Training with a group of international class women requires a constant ego check.
I’m back up the mountain at Falls Creek for another month of altitude training before the Australians in our group compete for spots on the Commonwealth Games team. This time around, we have a larger women’s group.
In my years in this sport, I’ve found that women’s groups can often be more competitive than men’s. Male runners seem to be more open to working with their teammates and when things do get competitive, they’re more willing to call their teammates out for racing an interval. Generally speaking, from my observations, I think that women seem to struggle with both of these things.
I’m not new to training with women, but never have I had such a large group of accomplished women to train with. During my time with the University of Toronto Track club, I became the best 5,000m runner and had the privilege of having my workouts paced and catered to me. These days, I’m not the best in the group and learning not to compare myself to others has become part of my mental training.
While running with my teammates recently, we started chatting about this and it made me realize how important it is to focus on myself and my own progression in training. The main thing that I remind myself of daily is that the point of training isn’t to win the workout, it’s to get better to eventually win the races. Training with this group of women is a privilege and it’s my responsibility to have confidence in myself and my abilities so as not to feel like I have to beat my teammates in training in order to feel validated.

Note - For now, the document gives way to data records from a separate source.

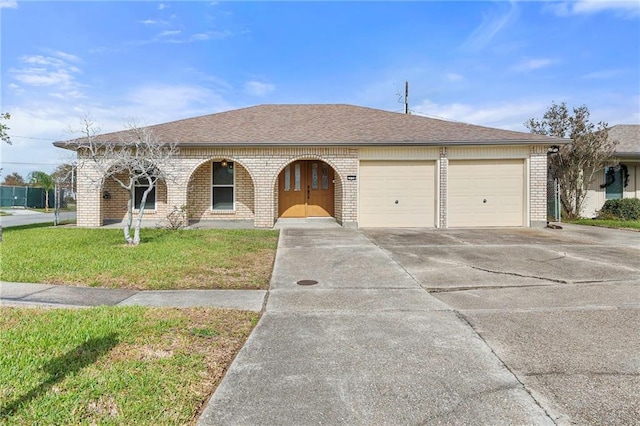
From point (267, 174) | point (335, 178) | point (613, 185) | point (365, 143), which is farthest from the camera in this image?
point (613, 185)

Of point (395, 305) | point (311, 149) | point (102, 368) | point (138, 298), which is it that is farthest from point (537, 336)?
point (311, 149)

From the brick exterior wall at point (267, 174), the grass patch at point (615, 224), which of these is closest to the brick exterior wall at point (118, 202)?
the brick exterior wall at point (267, 174)

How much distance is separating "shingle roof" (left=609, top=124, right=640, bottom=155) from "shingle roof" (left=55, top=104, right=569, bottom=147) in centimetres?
719

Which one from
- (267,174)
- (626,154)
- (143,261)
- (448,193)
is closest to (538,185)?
(448,193)

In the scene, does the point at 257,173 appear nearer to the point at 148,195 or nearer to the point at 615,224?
the point at 148,195

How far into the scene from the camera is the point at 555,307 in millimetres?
4480

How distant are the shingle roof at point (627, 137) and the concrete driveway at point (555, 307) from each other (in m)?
9.62

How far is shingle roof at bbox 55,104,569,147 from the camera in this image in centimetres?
1255

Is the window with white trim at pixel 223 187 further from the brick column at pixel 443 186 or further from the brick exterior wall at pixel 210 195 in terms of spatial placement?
the brick column at pixel 443 186

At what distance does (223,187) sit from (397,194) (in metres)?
6.77

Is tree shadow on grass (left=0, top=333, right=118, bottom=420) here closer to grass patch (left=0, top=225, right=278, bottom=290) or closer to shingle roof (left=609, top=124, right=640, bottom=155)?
grass patch (left=0, top=225, right=278, bottom=290)

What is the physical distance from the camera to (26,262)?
6660mm

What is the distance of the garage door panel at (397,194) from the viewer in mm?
13141

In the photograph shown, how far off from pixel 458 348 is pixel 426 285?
2.34m
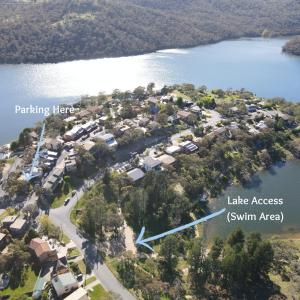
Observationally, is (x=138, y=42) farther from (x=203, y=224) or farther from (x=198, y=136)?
(x=203, y=224)

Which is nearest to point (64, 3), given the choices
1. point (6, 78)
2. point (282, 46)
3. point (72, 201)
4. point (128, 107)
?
point (6, 78)

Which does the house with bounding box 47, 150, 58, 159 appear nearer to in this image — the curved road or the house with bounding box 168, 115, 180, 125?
the curved road

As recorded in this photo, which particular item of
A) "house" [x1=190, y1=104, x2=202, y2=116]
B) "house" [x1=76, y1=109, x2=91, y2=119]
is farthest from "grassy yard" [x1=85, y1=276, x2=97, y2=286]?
"house" [x1=190, y1=104, x2=202, y2=116]

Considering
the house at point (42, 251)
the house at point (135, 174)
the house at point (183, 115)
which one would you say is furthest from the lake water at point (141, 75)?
the house at point (42, 251)

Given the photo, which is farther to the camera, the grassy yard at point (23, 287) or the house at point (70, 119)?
the house at point (70, 119)

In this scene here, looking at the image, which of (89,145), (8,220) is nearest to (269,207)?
(89,145)

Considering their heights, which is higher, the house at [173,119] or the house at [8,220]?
the house at [173,119]

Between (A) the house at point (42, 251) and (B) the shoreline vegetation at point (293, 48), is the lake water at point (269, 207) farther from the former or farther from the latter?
(B) the shoreline vegetation at point (293, 48)
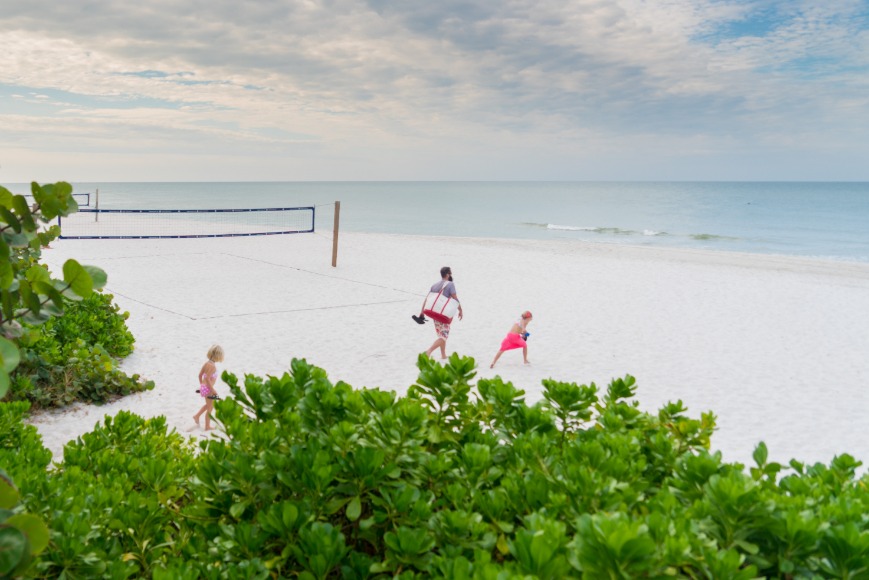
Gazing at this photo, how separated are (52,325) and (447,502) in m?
8.01

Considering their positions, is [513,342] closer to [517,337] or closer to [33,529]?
[517,337]

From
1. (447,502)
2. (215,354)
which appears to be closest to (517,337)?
(215,354)

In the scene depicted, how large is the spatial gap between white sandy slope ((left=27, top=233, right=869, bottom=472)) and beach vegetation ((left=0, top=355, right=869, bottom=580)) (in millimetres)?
3628

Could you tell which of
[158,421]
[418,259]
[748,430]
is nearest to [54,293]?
[158,421]

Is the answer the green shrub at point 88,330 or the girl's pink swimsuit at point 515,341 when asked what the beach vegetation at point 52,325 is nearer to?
the green shrub at point 88,330

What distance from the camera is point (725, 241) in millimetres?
48156

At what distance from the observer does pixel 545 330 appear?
44.3 ft

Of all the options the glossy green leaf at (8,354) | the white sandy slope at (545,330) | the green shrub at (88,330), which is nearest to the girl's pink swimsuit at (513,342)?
the white sandy slope at (545,330)

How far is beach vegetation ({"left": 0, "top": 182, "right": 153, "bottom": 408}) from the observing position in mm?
1778

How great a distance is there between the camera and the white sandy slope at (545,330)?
8922mm

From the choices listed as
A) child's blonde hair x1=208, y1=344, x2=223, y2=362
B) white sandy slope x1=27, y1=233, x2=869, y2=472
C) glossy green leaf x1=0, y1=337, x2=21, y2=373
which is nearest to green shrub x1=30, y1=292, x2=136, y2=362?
white sandy slope x1=27, y1=233, x2=869, y2=472

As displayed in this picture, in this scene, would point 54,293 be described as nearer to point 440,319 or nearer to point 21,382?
point 21,382

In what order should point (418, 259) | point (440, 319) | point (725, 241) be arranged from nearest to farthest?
point (440, 319) → point (418, 259) → point (725, 241)

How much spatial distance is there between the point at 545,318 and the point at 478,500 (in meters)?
12.8
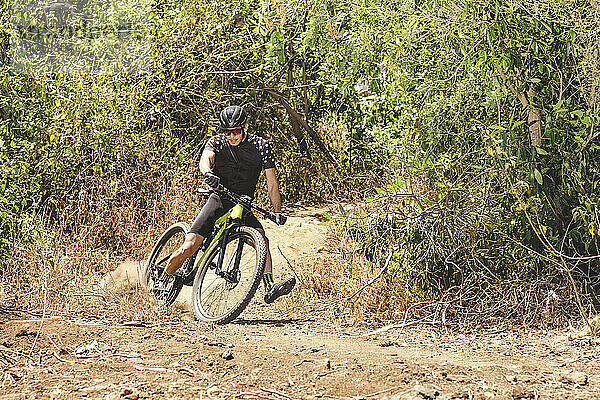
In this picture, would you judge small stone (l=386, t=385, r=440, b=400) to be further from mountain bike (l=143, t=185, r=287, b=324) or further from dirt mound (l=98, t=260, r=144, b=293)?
dirt mound (l=98, t=260, r=144, b=293)

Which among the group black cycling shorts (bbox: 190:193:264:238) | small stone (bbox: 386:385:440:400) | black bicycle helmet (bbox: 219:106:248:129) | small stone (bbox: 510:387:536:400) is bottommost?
small stone (bbox: 510:387:536:400)

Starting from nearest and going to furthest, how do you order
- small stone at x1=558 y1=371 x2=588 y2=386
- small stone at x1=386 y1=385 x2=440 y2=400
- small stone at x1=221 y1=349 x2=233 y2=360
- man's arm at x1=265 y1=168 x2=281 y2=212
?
small stone at x1=386 y1=385 x2=440 y2=400 → small stone at x1=558 y1=371 x2=588 y2=386 → small stone at x1=221 y1=349 x2=233 y2=360 → man's arm at x1=265 y1=168 x2=281 y2=212

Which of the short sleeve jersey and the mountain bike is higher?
the short sleeve jersey

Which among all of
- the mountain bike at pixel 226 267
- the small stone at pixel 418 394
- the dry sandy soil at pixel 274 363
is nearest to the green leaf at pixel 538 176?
the dry sandy soil at pixel 274 363

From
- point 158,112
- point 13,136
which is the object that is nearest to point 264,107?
point 158,112

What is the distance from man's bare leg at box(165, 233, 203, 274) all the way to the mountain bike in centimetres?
8

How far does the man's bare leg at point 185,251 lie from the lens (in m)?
6.91

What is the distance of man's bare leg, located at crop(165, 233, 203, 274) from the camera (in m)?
6.91

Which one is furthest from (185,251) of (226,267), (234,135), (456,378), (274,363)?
(456,378)

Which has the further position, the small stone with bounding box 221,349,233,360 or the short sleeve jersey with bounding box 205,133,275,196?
the short sleeve jersey with bounding box 205,133,275,196

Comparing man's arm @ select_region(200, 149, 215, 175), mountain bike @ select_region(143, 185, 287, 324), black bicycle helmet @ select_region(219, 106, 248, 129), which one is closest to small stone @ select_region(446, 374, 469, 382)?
mountain bike @ select_region(143, 185, 287, 324)

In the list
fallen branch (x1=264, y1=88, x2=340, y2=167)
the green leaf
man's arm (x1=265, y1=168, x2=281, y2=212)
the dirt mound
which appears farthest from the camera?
fallen branch (x1=264, y1=88, x2=340, y2=167)

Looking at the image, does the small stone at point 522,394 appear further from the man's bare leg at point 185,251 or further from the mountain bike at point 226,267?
the man's bare leg at point 185,251

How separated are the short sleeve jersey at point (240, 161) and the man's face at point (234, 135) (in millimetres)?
33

The reality of switching training groups is that there’s a long period of transition – whether it’s six months or 18. Being the newest member of the crew means that I’m deep in the transition period and I struggle with some of the workouts or volume that the others have become accustomed to.
Each of the women on this team has a different focus and different goals. My focus is vastly different than the Australian women. For example, where they’re looking to peak at their national championships, my focus races are still months away. And while this may be the case, we’re all, in a way, working towards the same goal: to be more competitive on the international stage.
I also have the utmost respect for all of the women who I train with. We have all competed at the World Championships and Olympics, and while some may have more credentials than others, we’re all international class. That’s undeniable. I truly look forward to travelling, racing and training with this group of women and, hopefully, watching us all achieve goals that we set the foundation for during these tough months of altitude training.